Wednesday, January 28, 2009

TRAPPED! WHY THE DIGITAL DIVIDE STILL YAWNS BEFORE US

In yesterday’s entry I mentioned Warschauer’s suggestion that the divides of EFL/ESL, the digital and technology divides have been overcome, and my personal objection to it.

During the first online chat session for my ICT course, the persistence of the digital divide was eloquently demonstrated. Telecommunications facilities in my region of Oman were interrupted for several hours, resulting in my late arrival and some of my classmates’ inability to log in at all. Here, like in many places worldwide, internet access is crippled by infrastructure problems.

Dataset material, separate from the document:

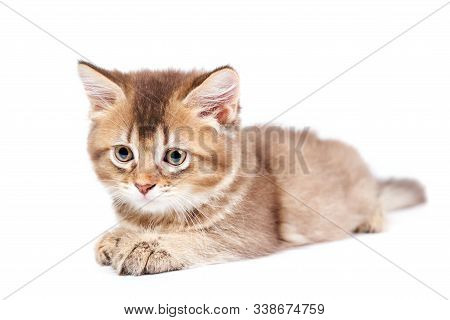 Front View Of Small Brown And White Shorthair Kitten With Big Eyes. Isolated Close Up Of Fluffy Baby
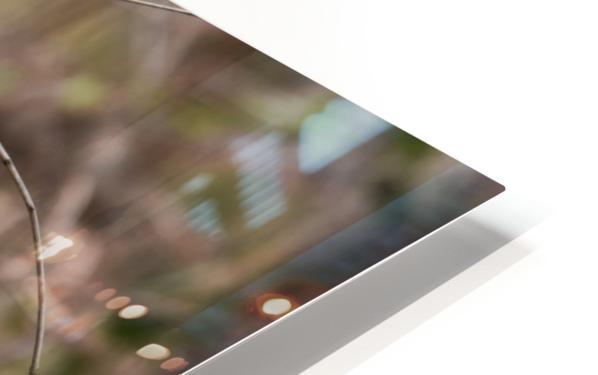 Angry Mockingbird 3 HD Sublimation Metal print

In the discussion, some agreed with Warschauer to the point of saying that internet access is now universal. From my tenuous foothold on this side of the digital divide, I am quite simply gobsmacked. Somewhere there exists a world where that is true. I haven’t visited it.

Tuesday, January 27, 2009

THE PLACE OF ENGLISH IN INTERNET COMMUNICATION AND E-DUCATION

My readings for the ICT module have included some think-work based on an article by Mark Warchscauer entitled Wiring English into our Technological World and another by Seth Mydans called Across Cultures, English is the Word. Some thoughts on these…

Warschauer’s central argument is that emerging technologies eliminate three perceived barriers:
1. The distinction between ESL and EFL
2. The digital divide (lack of resources among the world’s poor)
3. The technological divide (the lack of tech skills, even among those who have access to technology.)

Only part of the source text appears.